Write those errors down for each app that crashes


----------



## Zach_01 (Oct 24, 2019)

...and could not hurt to monitor the system with HWiNFO64 (sensors only) for anything odd. Gives a tone of temps, voltages, wattage of all components.
Assume you're running Win10? Have you checked the EventViewer? Right click the Win10 logo down left and you can find it.


----------



## TheMadDutchDude (Oct 24, 2019)

Your PSU is definitely more than enough for that system... don’t pay attention to them.

In my experience, random crashes are typically voltage related, IMC to be more specific. Mine is finally dialed in to perfection, but it took a lot of tweaking.


----------



## DieVirulenz (Oct 27, 2019)

*TLDR: RAM was faulty!! In just a few applications, especially OpenGL it crashed leading to the Graphicscards driver. But it was just the RAM in the end.*

Soo I had to step back a day after trying out all kinds of solutions, everything to no avail, and getting way too frustrated. I ordered myself a break...and a new kit of RAM.
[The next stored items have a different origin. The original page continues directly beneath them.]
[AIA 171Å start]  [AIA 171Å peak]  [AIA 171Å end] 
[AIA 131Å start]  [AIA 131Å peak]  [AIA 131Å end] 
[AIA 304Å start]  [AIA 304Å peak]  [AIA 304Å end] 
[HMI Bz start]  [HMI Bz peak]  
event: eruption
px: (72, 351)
Well long story short, after I switched the RAM everything runs buttery smooth and so far no crashes in all applications which crashed continously beforehand.
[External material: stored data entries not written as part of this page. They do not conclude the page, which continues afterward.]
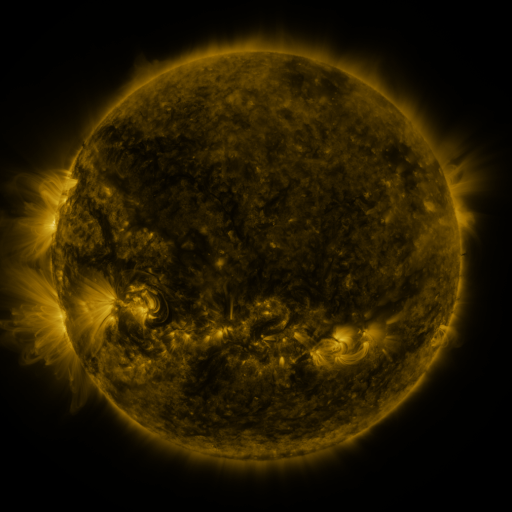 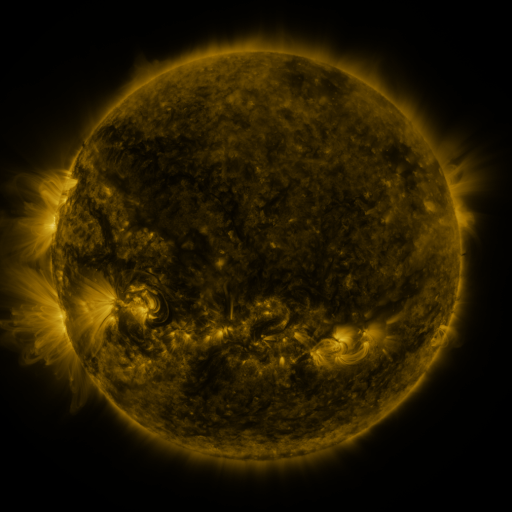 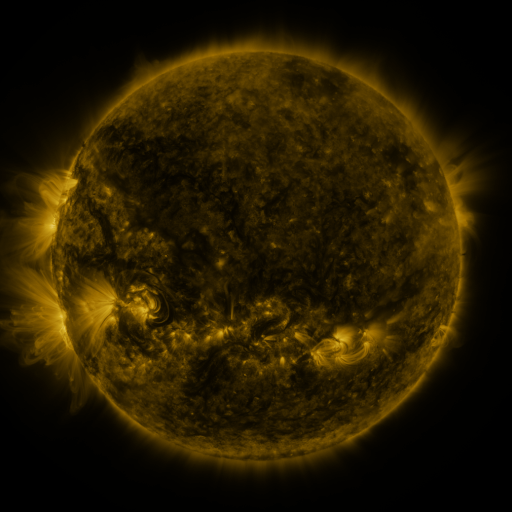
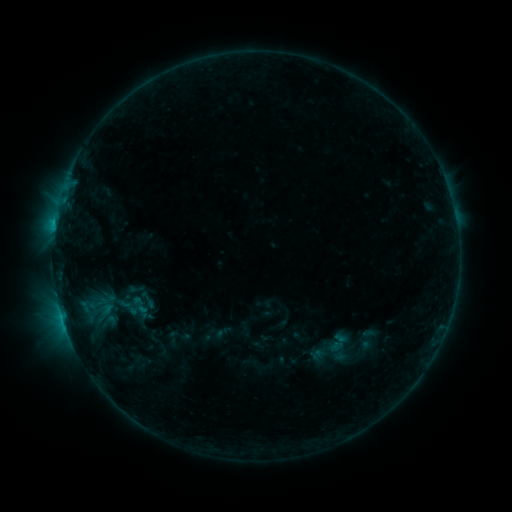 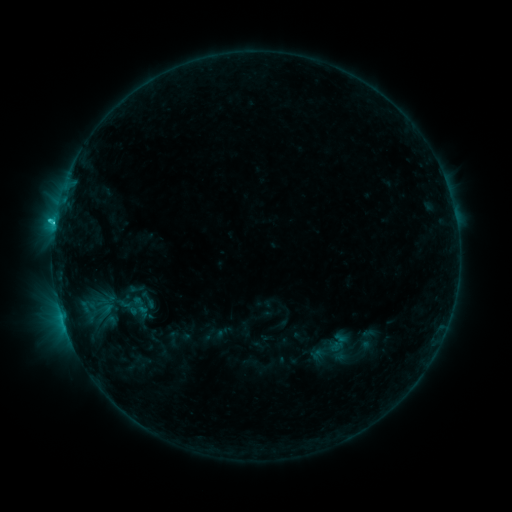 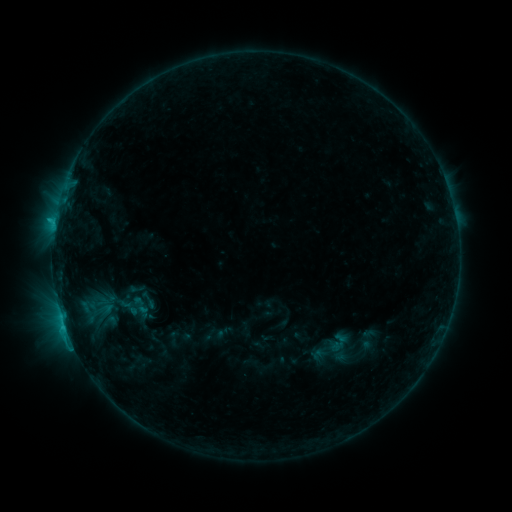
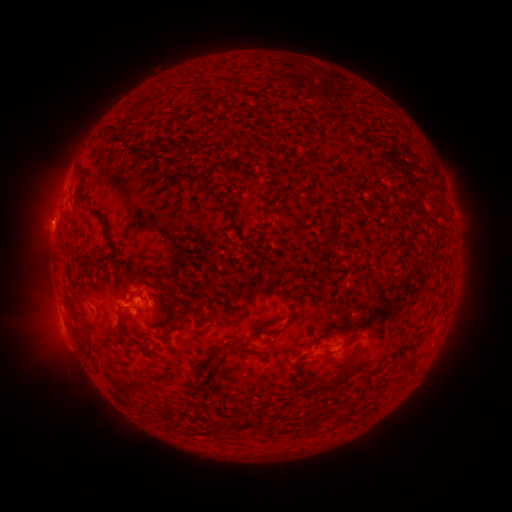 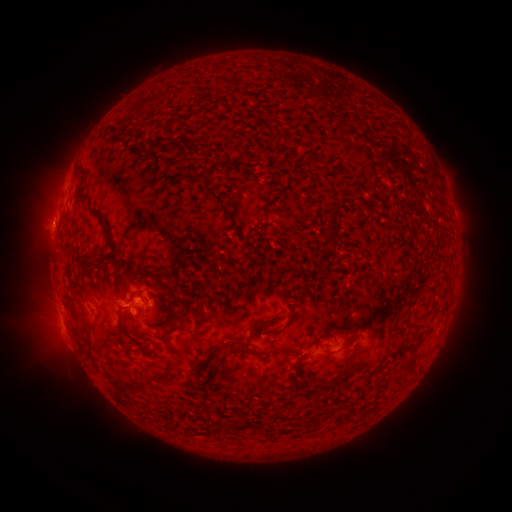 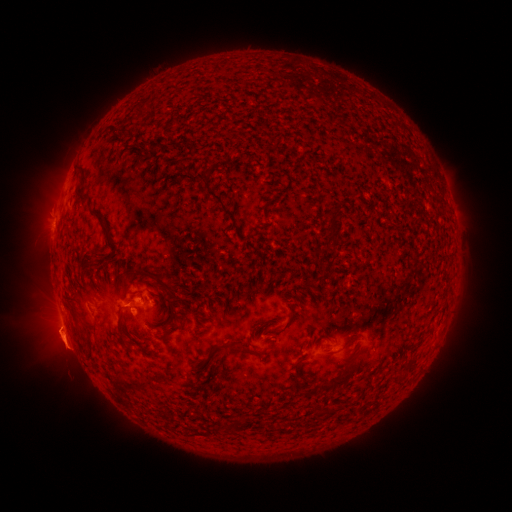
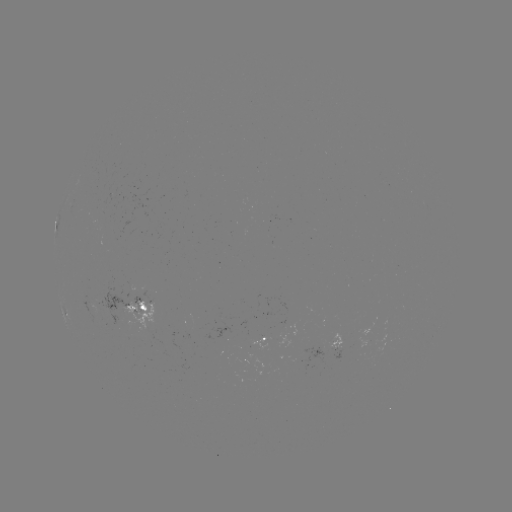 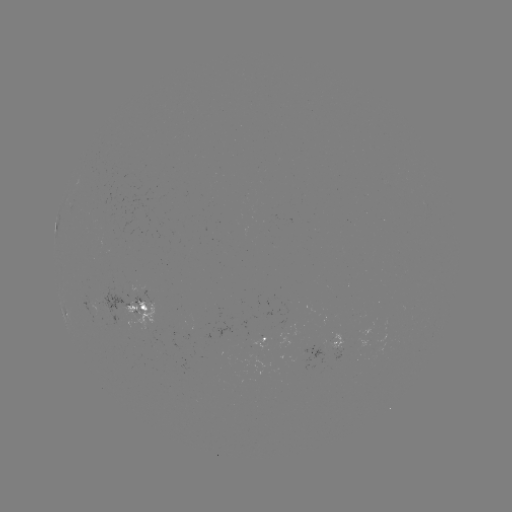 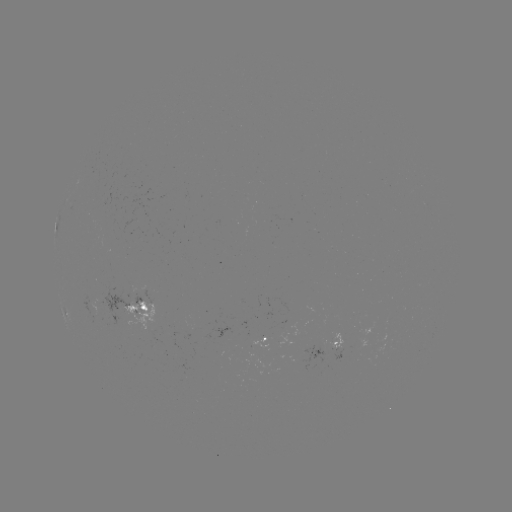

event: flare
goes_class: C1.1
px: (138, 310)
Therefor I wish to thank you all again for your support and ideas, it helped a lot and I really appreciated it, just wanted to let everyone know what the culprit was in the end.


----------



## cucker tarlson (Oct 27, 2019)

DieVirulenz said:


> *TLDR: RAM was faulty!! In just a few applications, especially OpenGL it crashed leading to the Graphicscards driver. But it was just the RAM in the end.*
> 
> Soo I had to step back a day after trying out all kinds of solutions, everything to no avail, and getting way too frustrated. I ordered myself a break...and a new kit of RAM.
> 
> ...


same kit ?


----------



## DieVirulenz (Oct 27, 2019)

cucker tarlson said:


> same kit ?



Good point and no its a Corsair Vengeance Pro (CMW16GX4M2Z3600C18) now, also from the QvL for my board.


----------



## cucker tarlson (Oct 27, 2019)

DieVirulenz said:


> Good point and no its a Corsair Vengeance Pro (CMW16GX4M2Z3600C18) now, also from the QvL for my board.
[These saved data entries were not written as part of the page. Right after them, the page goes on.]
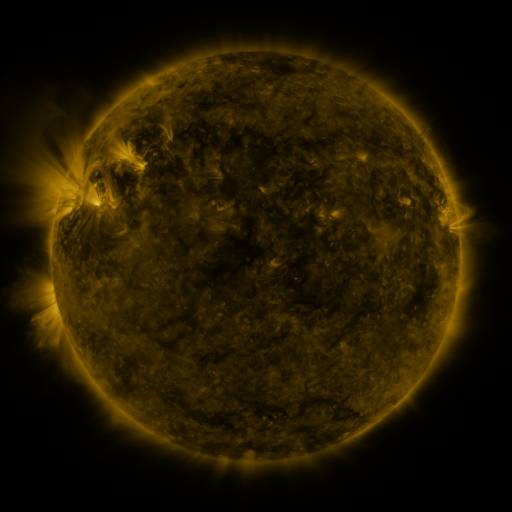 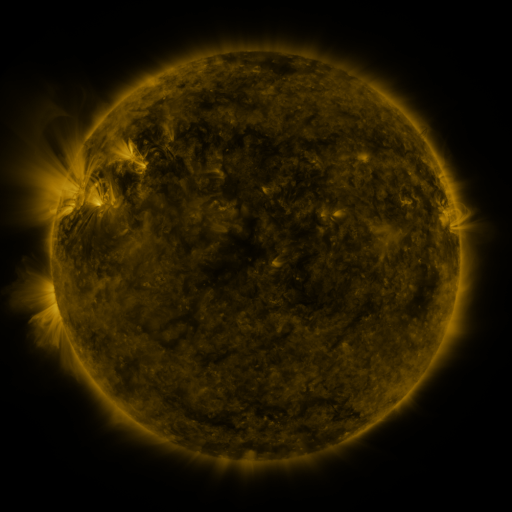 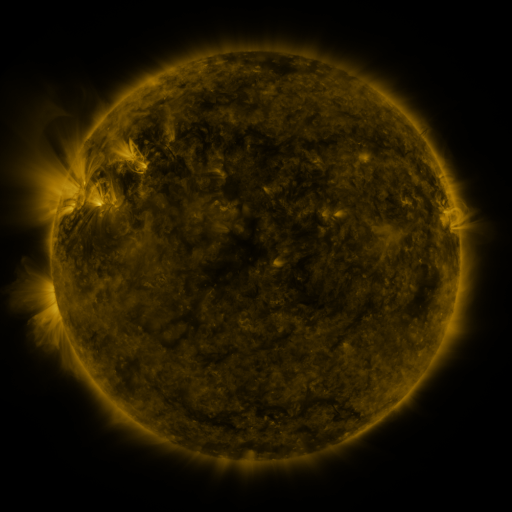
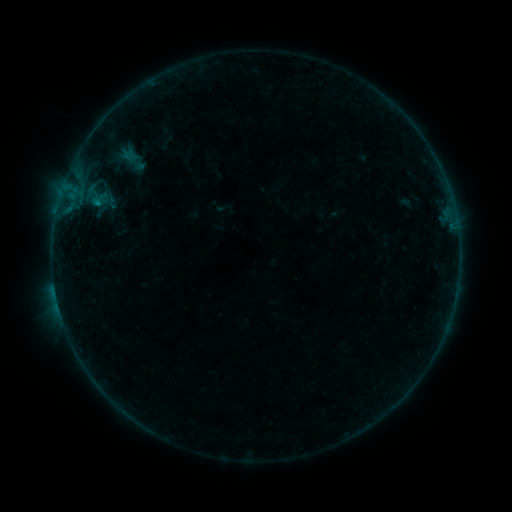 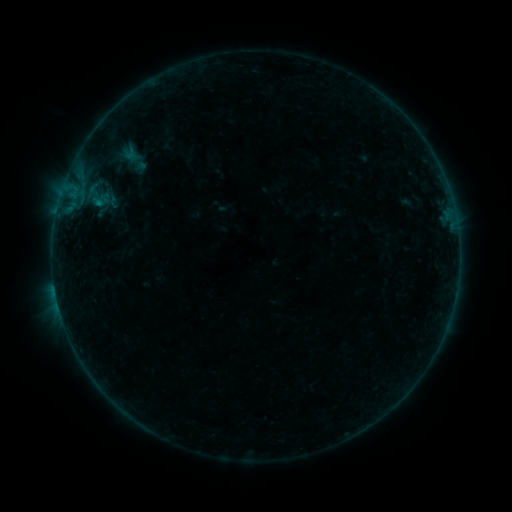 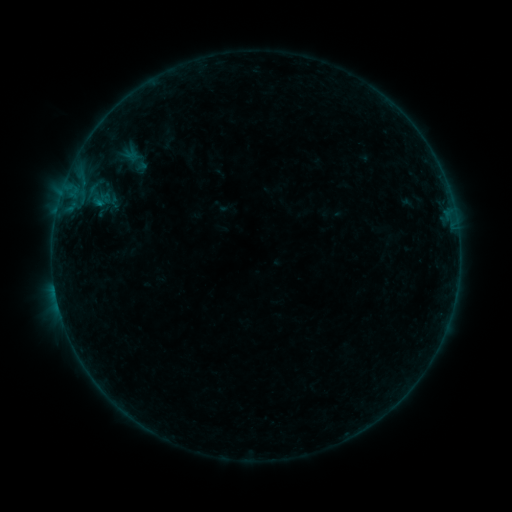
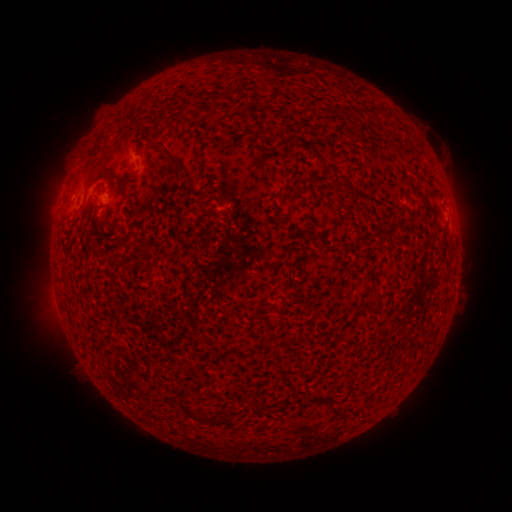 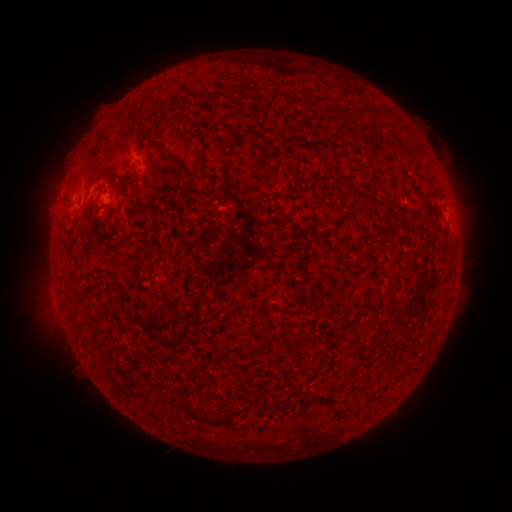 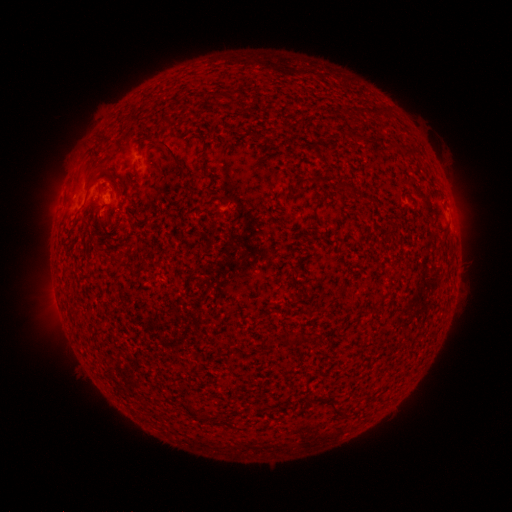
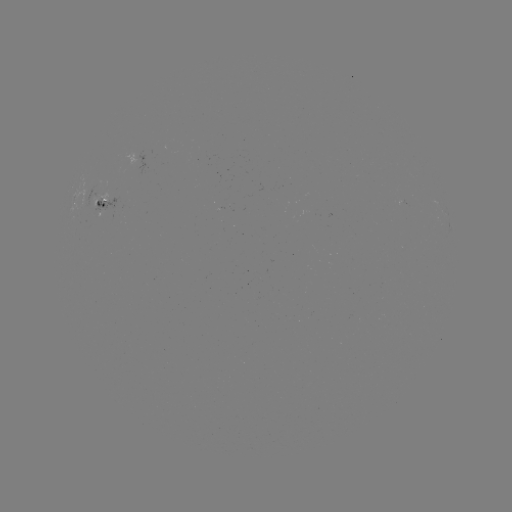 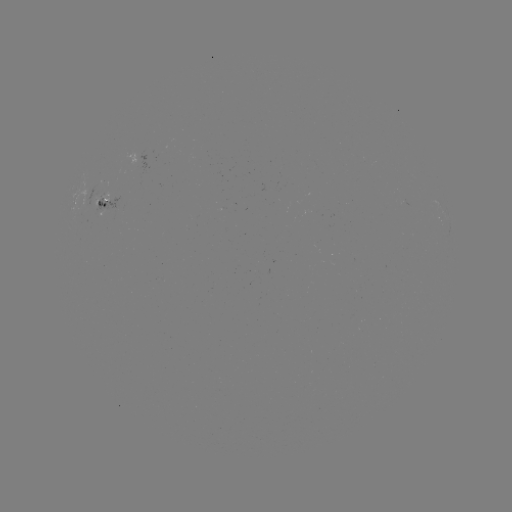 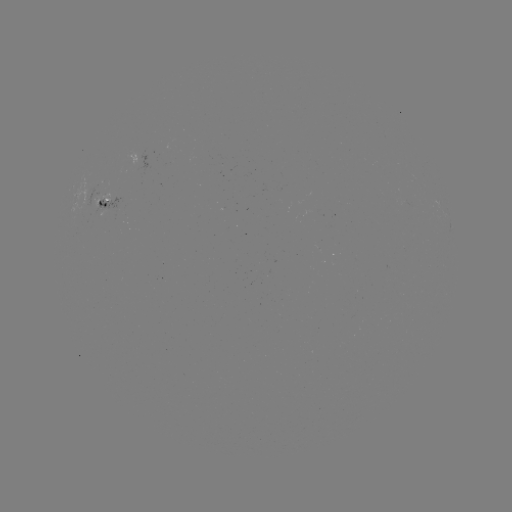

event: emerging-flux region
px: (104, 208)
lol,and people are saying corsair is the worst for ryzen  
IMO this wasn't necessarily the ram was faulty,just the IMC on Ryzen is friggin picky when above 3200.


----------



## DieVirulenz (Oct 27, 2019)

Well, hopefully it will behave now, and I do agree, but if it runs now I'm happy. Thx!


----------



## Calmmo (Oct 27, 2019)

Whenever you build a system try make some time for a bit of ram/cpu/gpu stability torture to ensure they run stable at stock. Like an hour or two of memtest and another couple hours of CPU / gpu benches. Just to make sure no errors or throttling occur vrm getting really hot etc.
I would still run tests on the old sticks of ram to see if and which one is causing the problems.


----------



## eidairaman1 (Oct 27, 2019)

DieVirulenz said:


> Good point and no its a Corsair Vengeance Pro (CMW16GX4M2Z3600C18) now, also from the QvL for my board.



Im glad those work because most with corsair vengeance and amd boards have teething problems from instability to then not clocking to intended speeds.


----------



## thesmokingman (Oct 27, 2019)

DieVirulenz said:


> Good point and no its a Corsair Vengeance Pro (CMW16GX4M2Z3600C18) now, also from the QvL for my board.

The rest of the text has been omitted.